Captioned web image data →
*-*-*

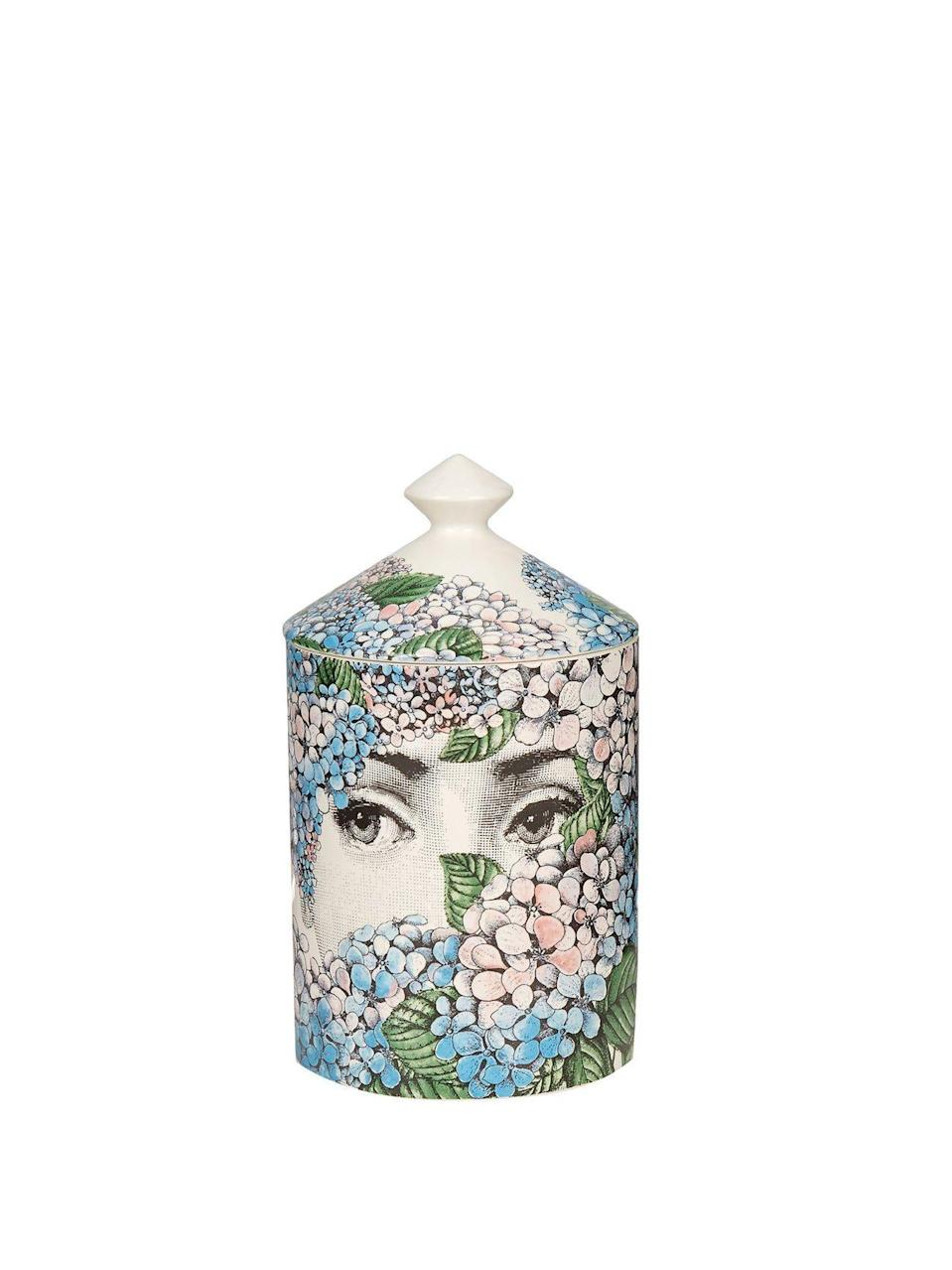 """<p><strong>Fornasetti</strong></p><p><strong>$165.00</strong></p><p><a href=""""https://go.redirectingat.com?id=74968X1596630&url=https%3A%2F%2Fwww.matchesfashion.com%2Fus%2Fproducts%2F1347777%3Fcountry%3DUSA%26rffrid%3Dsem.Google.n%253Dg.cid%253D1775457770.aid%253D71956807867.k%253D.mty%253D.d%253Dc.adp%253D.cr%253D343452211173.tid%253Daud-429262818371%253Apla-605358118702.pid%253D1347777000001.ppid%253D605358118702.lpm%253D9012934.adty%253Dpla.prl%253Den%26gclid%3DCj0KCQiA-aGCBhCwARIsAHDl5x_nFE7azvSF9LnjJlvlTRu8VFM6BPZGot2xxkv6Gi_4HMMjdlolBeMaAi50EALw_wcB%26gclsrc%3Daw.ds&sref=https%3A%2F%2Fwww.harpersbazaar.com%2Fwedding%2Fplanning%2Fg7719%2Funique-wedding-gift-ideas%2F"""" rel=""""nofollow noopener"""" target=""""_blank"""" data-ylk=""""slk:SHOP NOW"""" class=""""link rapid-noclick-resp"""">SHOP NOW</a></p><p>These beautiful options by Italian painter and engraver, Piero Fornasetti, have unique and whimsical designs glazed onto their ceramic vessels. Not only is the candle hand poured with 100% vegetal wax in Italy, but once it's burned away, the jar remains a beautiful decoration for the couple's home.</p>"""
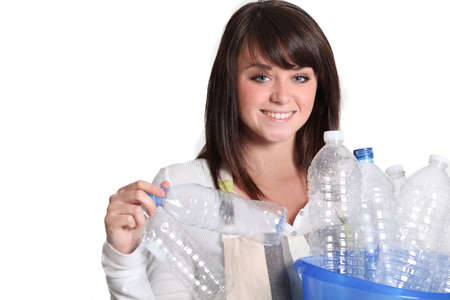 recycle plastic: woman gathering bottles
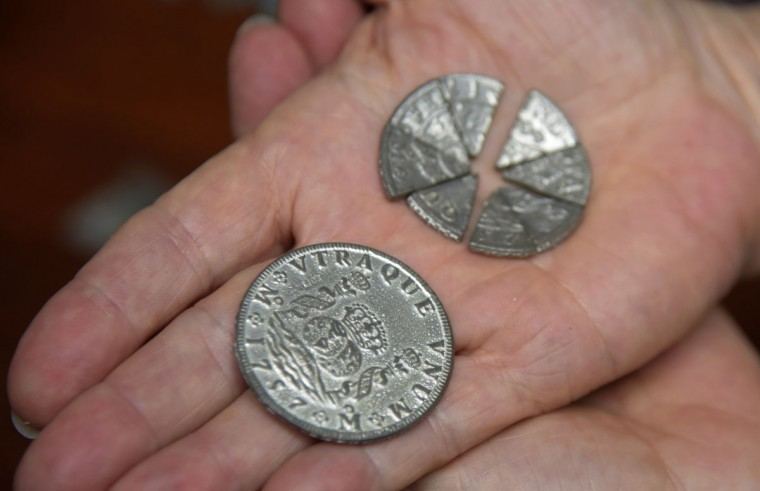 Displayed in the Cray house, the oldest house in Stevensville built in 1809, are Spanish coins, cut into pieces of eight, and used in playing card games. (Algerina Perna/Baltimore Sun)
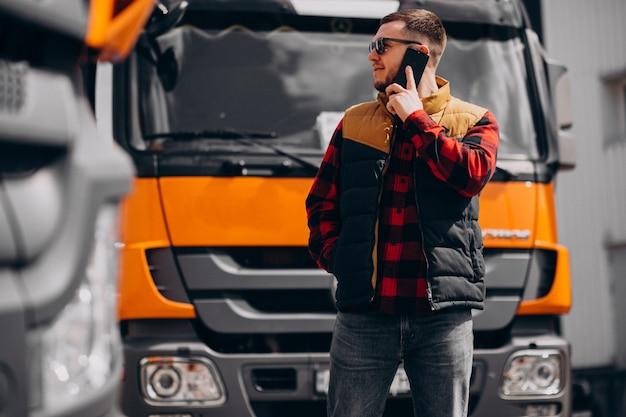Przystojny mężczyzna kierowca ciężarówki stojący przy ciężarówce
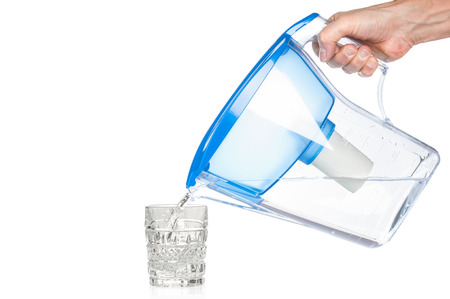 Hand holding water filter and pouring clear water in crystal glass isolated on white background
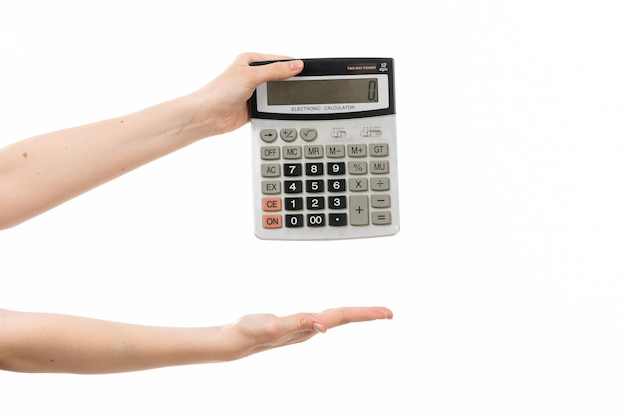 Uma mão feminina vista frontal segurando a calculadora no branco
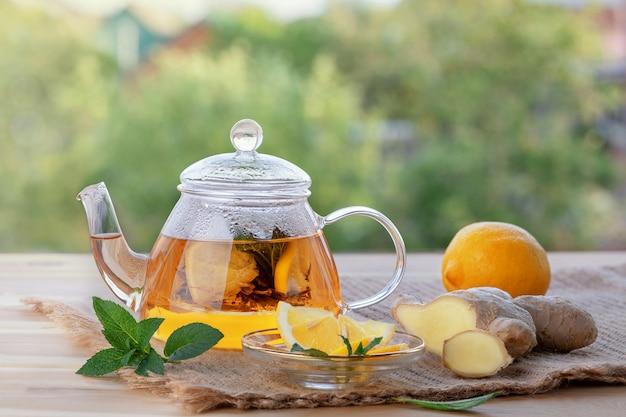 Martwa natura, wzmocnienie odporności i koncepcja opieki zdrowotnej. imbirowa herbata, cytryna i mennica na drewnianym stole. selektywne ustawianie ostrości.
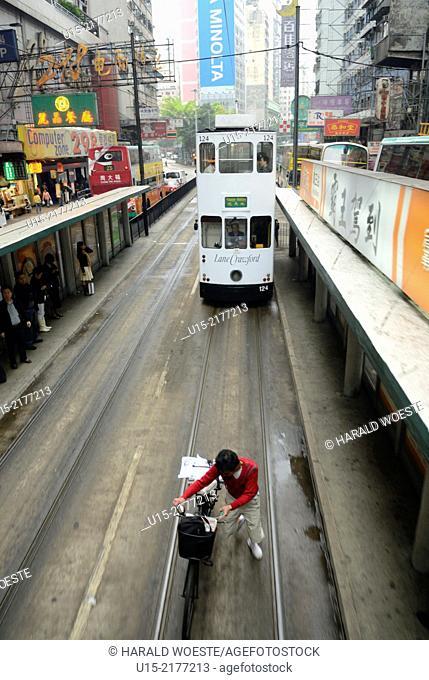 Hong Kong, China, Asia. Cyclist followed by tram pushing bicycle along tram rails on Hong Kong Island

*-*-*

What is expected →
Pictures in the records above are to be left out of an otherwise exact copy.

Task output →
 """<p><strong>Fornasetti</strong></p><p><strong>$165.00</strong></p><p><a href=""""https://go.redirectingat.com?id=74968X1596630&url=https%3A%2F%2Fwww.matchesfashion.com%2Fus%2Fproducts%2F1347777%3Fcountry%3DUSA%26rffrid%3Dsem.Google.n%253Dg.cid%253D1775457770.aid%253D71956807867.k%253D.mty%253D.d%253Dc.adp%253D.cr%253D343452211173.tid%253Daud-429262818371%253Apla-605358118702.pid%253D1347777000001.ppid%253D605358118702.lpm%253D9012934.adty%253Dpla.prl%253Den%26gclid%3DCj0KCQiA-aGCBhCwARIsAHDl5x_nFE7azvSF9LnjJlvlTRu8VFM6BPZGot2xxkv6Gi_4HMMjdlolBeMaAi50EALw_wcB%26gclsrc%3Daw.ds&sref=https%3A%2F%2Fwww.harpersbazaar.com%2Fwedding%2Fplanning%2Fg7719%2Funique-wedding-gift-ideas%2F"""" rel=""""nofollow noopener"""" target=""""_blank"""" data-ylk=""""slk:SHOP NOW"""" class=""""link rapid-noclick-resp"""">SHOP NOW</a></p><p>These beautiful options by Italian painter and engraver, Piero Fornasetti, have unique and whimsical designs glazed onto their ceramic vessels. Not only is the candle hand poured with 100% vegetal wax in Italy, but once it's burned away, the jar remains a beautiful decoration for the couple's home.</p>"""
 recycle plastic: woman gathering bottles
 Displayed in the Cray house, the oldest house in Stevensville built in 1809, are Spanish coins, cut into pieces of eight, and used in playing card games. (Algerina Perna/Baltimore Sun)
Przystojny mężczyzna kierowca ciężarówki stojący przy ciężarówce
 Hand holding water filter and pouring clear water in crystal glass isolated on white background
 Uma mão feminina vista frontal segurando a calculadora no branco
 Martwa natura, wzmocnienie odporności i koncepcja opieki zdrowotnej. imbirowa herbata, cytryna i mennica na drewnianym stole. selektywne ustawianie ostrości.
 Hong Kong, China, Asia. Cyclist followed by tram pushing bicycle along tram rails on Hong Kong Island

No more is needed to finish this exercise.